> EXTRAIT DU TEXTE
──────────────────────────────

Je vais me permettre d'être en désaccord avec une partie des points que vous évoquez.
D'abord, il n'y a pas de moratoire sur le HDH. Aujourd'hui, sur un certain nombre de projets, une équipe de recherches va faire une demande à l'Agence de la biomédecine ou au Système national des données de santé (SNDS) pour avoir accès à des données. Celles-ci vont être extraites des endroits où elles se trouvent et mises sur le HDH. C'est là que l'on participe à un certain nombre de traitements de données pour réussir à sortir des interactions médicamenteuses, des comorbidités, etc. Cela peut être dans le cadre du covid-19 ou de la recherche sur le cancer. Il y a énormément de projets extrêmement intéressants qui sont menés.

──────────────────────────────

> QUESTIONS D'ÉTUDE
A - Énumérez tous les organismes ou systèmes de données nommés dans le passage sur le HDH.
B - Recopiez le passage sur le HDH en commençant à "Je vais me permettre" et en terminant à "qui sont menés.".
C - Que dit le passage sur le HDH au sujet d'un moratoire ?
Le matériel présenté ne joue aucun rôle dans cet exercice.

> DONNÉES PRÉSENTÉES
──────────────────────────────

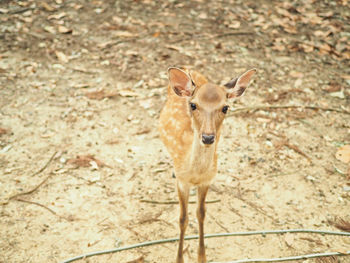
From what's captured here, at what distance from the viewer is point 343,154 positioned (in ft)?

──────────────────────────────

> LISTE DES RÉPONSES
A - Le HDH, l'Agence de la biomédecine et le Système national des données de santé (SNDS).

B -
Je vais me permettre d'être en désaccord avec une partie des points que vous évoquez.
D'abord, il n'y a pas de moratoire sur le HDH. Aujourd'hui, sur un certain nombre de projets, une équipe de recherches va faire une demande à l'Agence de la biomédecine ou au Système national des données de santé (SNDS) pour avoir accès à des données. Celles-ci vont être extraites des endroits où elles se trouvent et mises sur le HDH. C'est là que l'on participe à un certain nombre de traitements de données pour réussir à sortir des interactions médicamenteuses, des comorbidités, etc. Cela peut être dans le cadre du covid-19 ou de la recherche sur le cancer. Il y a énormément de projets extrêmement intéressants qui sont menés.

C - Il n'y a pas de moratoire sur le HDH.